[REQUEST] Recast the rows from the line with "Between [440,314] and" through the end of the rows as a JSON list of strings, one string per line. Skip blank lines and leave out the pictures.

[PROVIDED DATA]
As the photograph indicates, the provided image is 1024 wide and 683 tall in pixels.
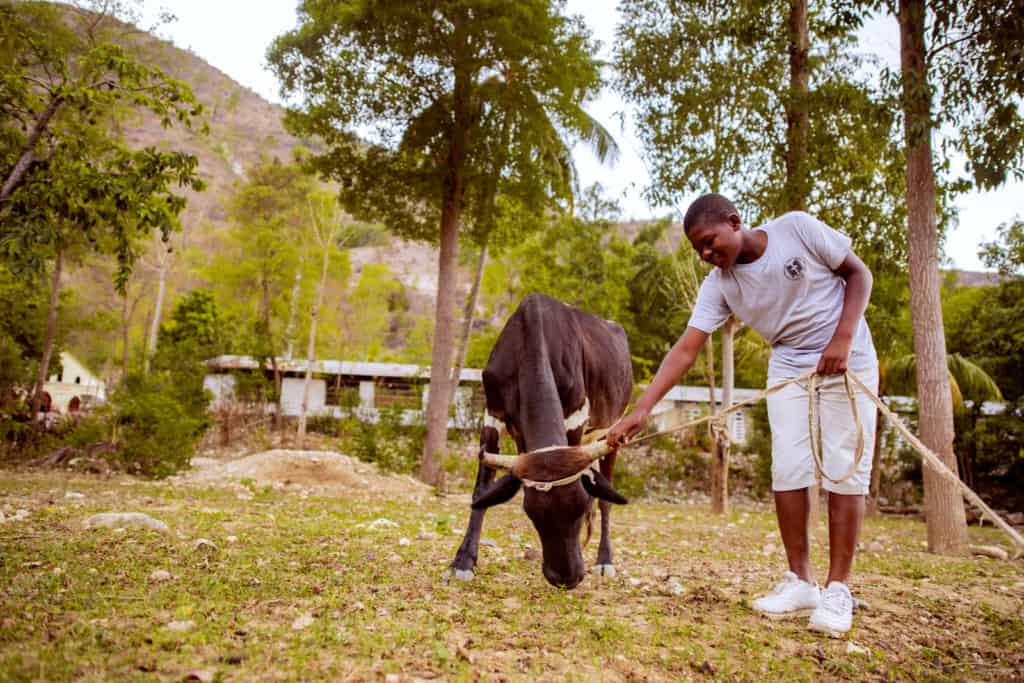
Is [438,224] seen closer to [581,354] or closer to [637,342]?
[581,354]

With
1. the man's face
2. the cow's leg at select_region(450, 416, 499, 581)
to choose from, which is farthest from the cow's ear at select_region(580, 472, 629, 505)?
the man's face

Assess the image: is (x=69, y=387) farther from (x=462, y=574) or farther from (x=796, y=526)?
(x=796, y=526)

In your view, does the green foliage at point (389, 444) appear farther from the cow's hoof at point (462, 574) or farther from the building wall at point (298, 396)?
the building wall at point (298, 396)

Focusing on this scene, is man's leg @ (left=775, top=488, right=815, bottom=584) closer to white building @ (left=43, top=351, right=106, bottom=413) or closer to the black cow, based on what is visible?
the black cow

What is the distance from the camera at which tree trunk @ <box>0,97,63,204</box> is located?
6.12 m

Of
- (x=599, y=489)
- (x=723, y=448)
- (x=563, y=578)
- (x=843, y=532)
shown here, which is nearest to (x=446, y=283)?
(x=723, y=448)

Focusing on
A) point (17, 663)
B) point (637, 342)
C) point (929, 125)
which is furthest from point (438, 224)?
A: point (637, 342)

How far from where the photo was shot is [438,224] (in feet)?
57.9

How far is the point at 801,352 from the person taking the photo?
395cm

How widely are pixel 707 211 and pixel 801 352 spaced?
3.16 feet

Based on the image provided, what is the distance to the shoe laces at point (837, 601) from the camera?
3740 mm

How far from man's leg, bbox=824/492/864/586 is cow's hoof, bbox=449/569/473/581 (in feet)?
7.24

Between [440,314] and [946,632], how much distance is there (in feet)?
39.7

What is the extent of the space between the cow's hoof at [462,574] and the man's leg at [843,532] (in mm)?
2206
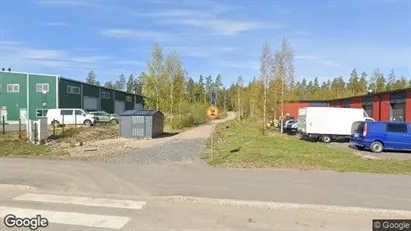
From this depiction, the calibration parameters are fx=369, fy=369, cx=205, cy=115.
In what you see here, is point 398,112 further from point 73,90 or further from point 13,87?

[CORRECT RESULT]
[
  "Between [440,314] and [946,632], how much distance is there (in feet)?",
  "39.7",
  "What is the extent of the space between the cow's hoof at [462,574] and the man's leg at [843,532] (in mm)?",
  "2206",
  "From this depiction, the calibration parameters are fx=369, fy=369, cx=205, cy=115.",
  "In what you see here, is point 398,112 further from point 73,90 or further from point 13,87?"
]